:: DIRECTIVE 1 ::
Copy out the five web captions below word for word, one per line, leaving out the picture markers.

:: READING TEXT ::
···

An already relentless melting of the Arctic greatly accelerated this summer, a warning sign that some scientists worry could mean global warming has passed an ominous tipping point. One even speculated that summer sea ice would be gone in five years.

Greenland’s ice sheet melted nearly 19 billion tons more than the previous high mark, and the volume of Arctic sea ice at summer’s end was half what it was just four years earlier, according to new NASA satellite data obtained by The Associated Press.

“The Arctic is screaming,” said Mark Serreze, senior scientist at the government’s snow and ice data center in Boulder, Colo.
Just last year, two top scientists surprised their colleagues by projecting that the Arctic sea ice was melting so rapidly that it could disappear entirely by the summer of 2040.

Cue the Republicans:

Tonight on CBS Evening News, each of the 10 leading presidential candidates will be asked, “Do you think the risks of climate change are at all overblown?” According to an advance transcript, every single candidate acknowledges the threat — except Mike Huckabee and Fred Thompson.

···

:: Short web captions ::
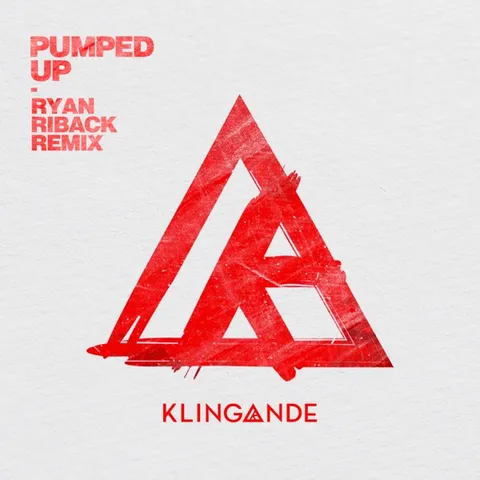 Pumped Up 专辑封面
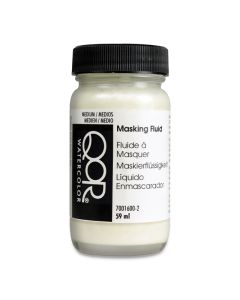 Masking Fluid, 59 ml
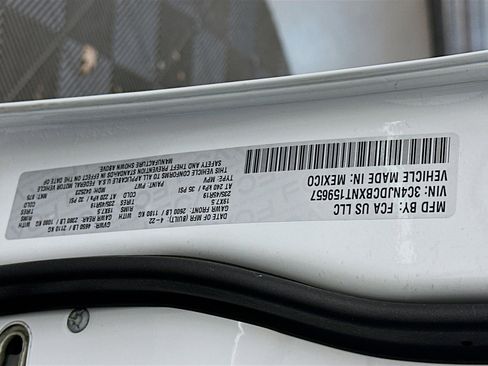 Used 2022 Jeep Compass High Altitude image 12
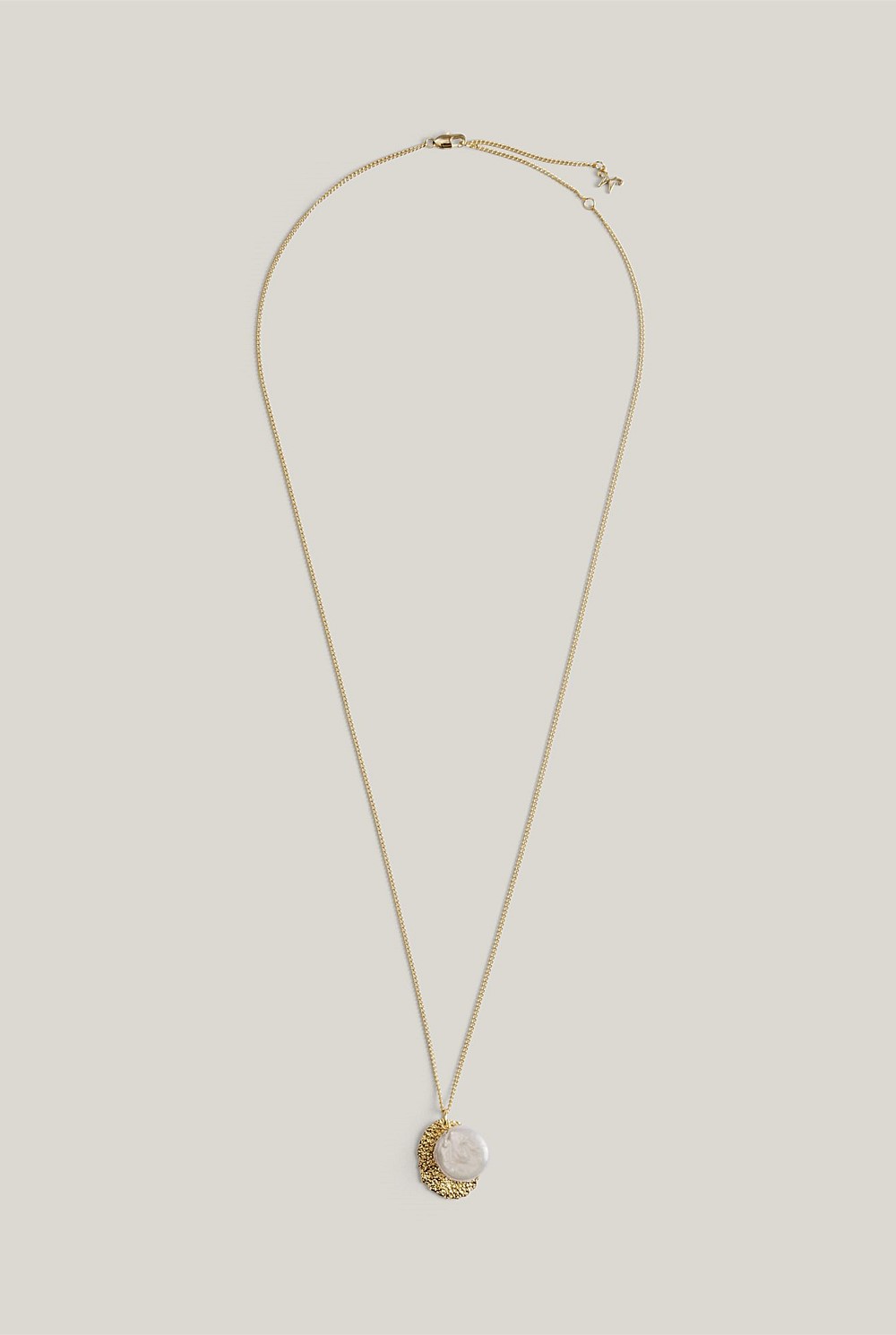 Eloise Necklace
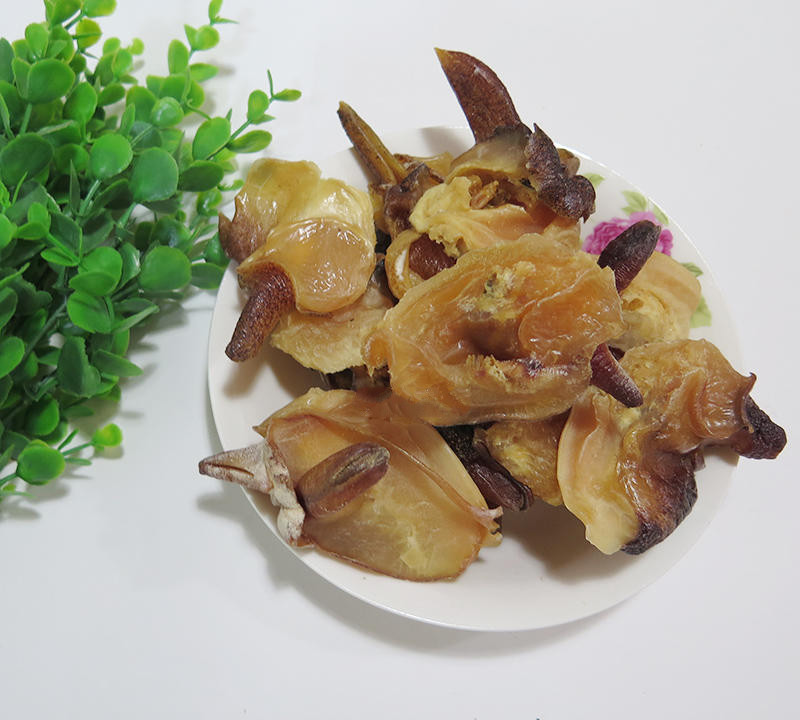 深海响螺嘴响螺片响螺头海螺肉海鲜干货珠海特产500g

···

:: DIRECTIVE 2 ::
List every person named in the passage on Arctic melting.

:: WRITTEN RESPONSE 1 ::
 Pumped Up 专辑封面
 Masking Fluid, 59 ml
 Used 2022 Jeep Compass High Altitude image 12
 Eloise Necklace
 深海响螺嘴响螺片响螺头海螺肉海鲜干货珠海特产500g

:: WRITTEN RESPONSE 2 ::
Mark Serreze
Mike Huckabee
Fred Thompson